On Jan. 14, less than one week before taking the oath of office, President Joe Biden promised, “We’ll make sure that our emergency small business relief is distributed swiftly and equitably, unlike the first time around. We’re going to focus on small businesses, on Main St. We’ll focus on minority-owned small businesses, women-owned small businesses.”

But so far in the first full month that Sen. Chuck Schumer, Speaker of the House Nancy Pelosi and President Biden have been in control, the only money that has gone toward American relief has been from that money allocated while President Donald Trump and Sen. Mitch McConnell still joined Pelosi in power, including $1 trillion that remains unspent.

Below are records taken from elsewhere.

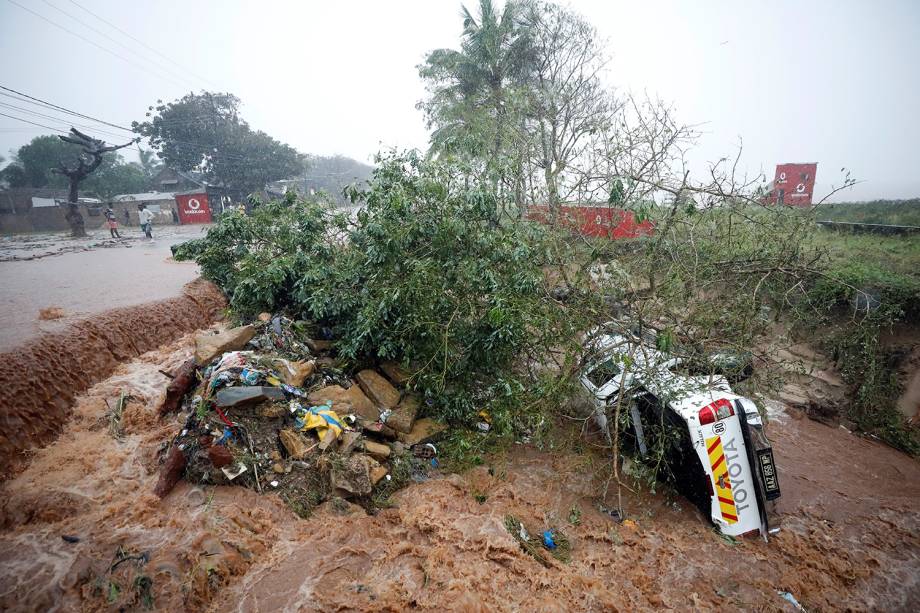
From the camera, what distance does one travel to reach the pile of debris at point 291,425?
4047mm

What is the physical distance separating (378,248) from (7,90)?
525 inches

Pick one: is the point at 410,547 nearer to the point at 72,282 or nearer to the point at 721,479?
the point at 721,479

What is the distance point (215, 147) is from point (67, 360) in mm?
28034

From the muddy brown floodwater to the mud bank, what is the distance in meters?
0.26

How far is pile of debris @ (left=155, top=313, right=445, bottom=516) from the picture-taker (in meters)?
4.05

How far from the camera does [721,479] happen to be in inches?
149

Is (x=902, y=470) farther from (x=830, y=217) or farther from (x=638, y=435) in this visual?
(x=830, y=217)

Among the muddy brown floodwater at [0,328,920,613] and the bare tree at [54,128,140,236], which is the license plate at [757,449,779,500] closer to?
the muddy brown floodwater at [0,328,920,613]

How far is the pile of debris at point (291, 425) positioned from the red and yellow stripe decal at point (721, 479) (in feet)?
9.59

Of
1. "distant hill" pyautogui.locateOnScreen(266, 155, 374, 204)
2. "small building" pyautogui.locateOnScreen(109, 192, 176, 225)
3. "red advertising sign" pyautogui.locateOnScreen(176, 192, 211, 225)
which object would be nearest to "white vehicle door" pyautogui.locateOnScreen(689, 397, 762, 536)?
"red advertising sign" pyautogui.locateOnScreen(176, 192, 211, 225)

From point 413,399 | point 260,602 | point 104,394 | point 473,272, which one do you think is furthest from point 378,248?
point 104,394

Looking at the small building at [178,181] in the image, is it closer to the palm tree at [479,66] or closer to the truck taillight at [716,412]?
the palm tree at [479,66]

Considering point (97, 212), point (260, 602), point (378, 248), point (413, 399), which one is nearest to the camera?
point (260, 602)

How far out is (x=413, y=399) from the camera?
5.49m
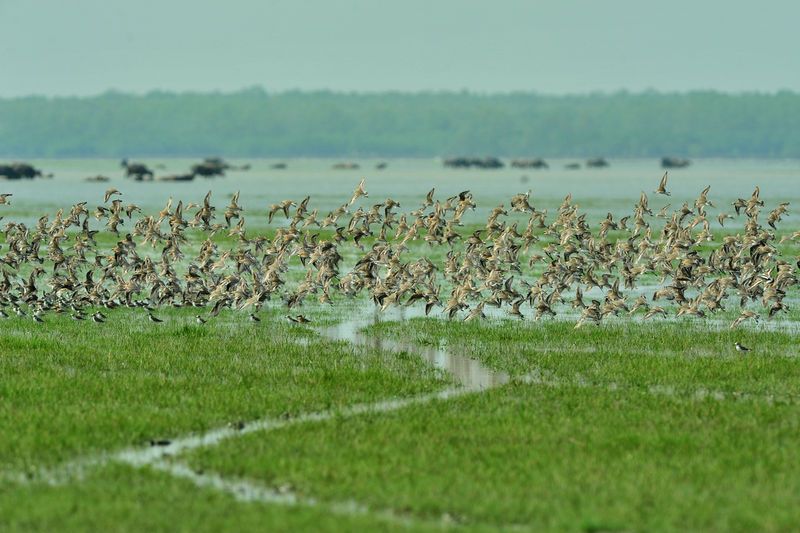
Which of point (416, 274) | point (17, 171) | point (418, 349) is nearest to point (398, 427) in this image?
point (418, 349)

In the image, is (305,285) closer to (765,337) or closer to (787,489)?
(765,337)

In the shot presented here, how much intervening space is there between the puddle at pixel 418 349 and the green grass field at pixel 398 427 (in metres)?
0.09

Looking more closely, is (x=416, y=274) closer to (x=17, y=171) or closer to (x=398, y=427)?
(x=398, y=427)

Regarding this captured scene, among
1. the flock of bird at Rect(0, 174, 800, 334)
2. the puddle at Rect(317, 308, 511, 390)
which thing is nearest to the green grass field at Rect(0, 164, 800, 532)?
the puddle at Rect(317, 308, 511, 390)

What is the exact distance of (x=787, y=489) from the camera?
1688cm

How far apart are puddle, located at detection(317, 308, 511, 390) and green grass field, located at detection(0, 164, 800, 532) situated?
3.5 inches

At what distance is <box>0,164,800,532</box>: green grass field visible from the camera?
16.0 meters

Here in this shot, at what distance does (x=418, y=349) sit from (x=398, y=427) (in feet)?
30.0

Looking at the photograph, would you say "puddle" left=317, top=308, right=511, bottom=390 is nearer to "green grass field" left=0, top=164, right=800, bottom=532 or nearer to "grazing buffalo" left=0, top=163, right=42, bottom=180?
"green grass field" left=0, top=164, right=800, bottom=532

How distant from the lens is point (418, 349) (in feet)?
97.1

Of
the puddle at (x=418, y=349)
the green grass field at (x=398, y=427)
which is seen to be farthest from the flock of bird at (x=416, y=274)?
the green grass field at (x=398, y=427)

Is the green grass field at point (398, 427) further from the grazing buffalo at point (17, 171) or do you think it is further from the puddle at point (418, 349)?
the grazing buffalo at point (17, 171)

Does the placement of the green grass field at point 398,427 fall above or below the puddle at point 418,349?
above

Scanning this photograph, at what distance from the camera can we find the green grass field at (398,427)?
16.0 m
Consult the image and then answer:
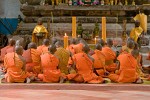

Instead of their promised relief, over the past month Democrats have tried the former president, re-entered the Paris Climate Accords, locked down the U.S. Capitol, and freed up American tax dollars to go to aborting children abroad.

So what about American business owners, parents, and workers suffering under COVID-19 restrictions? Anything for them? So far nothing.

Well, not exactly nothing. President Joe Biden has mandated masks on busses, for example .

And Vice President Kamala Harris has claimed credit for the Trump administration’s vaccine development. 

Biden has also established a COVID board, created a COVID task force, developed a COVID planreviewed COVIDassessed COVID, and held a COVID town hall. Lovely.

“Our rescue plan will provide flexible grants to help those hardest-hit small businesses survive the pandemic,” Biden promised more than five weeks ago. His administration, he said, would “help entrepreneurs of all backgrounds create and maintain jobs, plus provide the essential goods and services communities depend upon.”

Instead, at this week’s CNN town hall Biden told Wisconsin brewer Tim Eichinger, a Democrat who is struggling to keep his employees on and his business afloat, to give White House staff his address so they could mail him that COVID plan — the one he laid out five weeks ago.

It’s the same one Democrats have been sitting on for a month while they fight over things like a $15 national minimum wage hike unlikely to pass the Senate and which even the president admits likely isn’t going anywhere.

Whether it does or doesn’t will be no help to Tim Eichinger. Nor will taxpayer money for abortion, nor any of the other completely unrelated left-wing projects jammed into this apparently necessary COVID relief.

Meanwhile, a Republican push for domestic abuse survivors to not have to go through their former abusers for access to their checks was denied by Democrats. So too was a push for schools to even have a plan to reopen their doors before receiving money. So too is Republicans’ completely accurate complaint that there is still $1 trillion in unspent relief money allocated by the last Congress.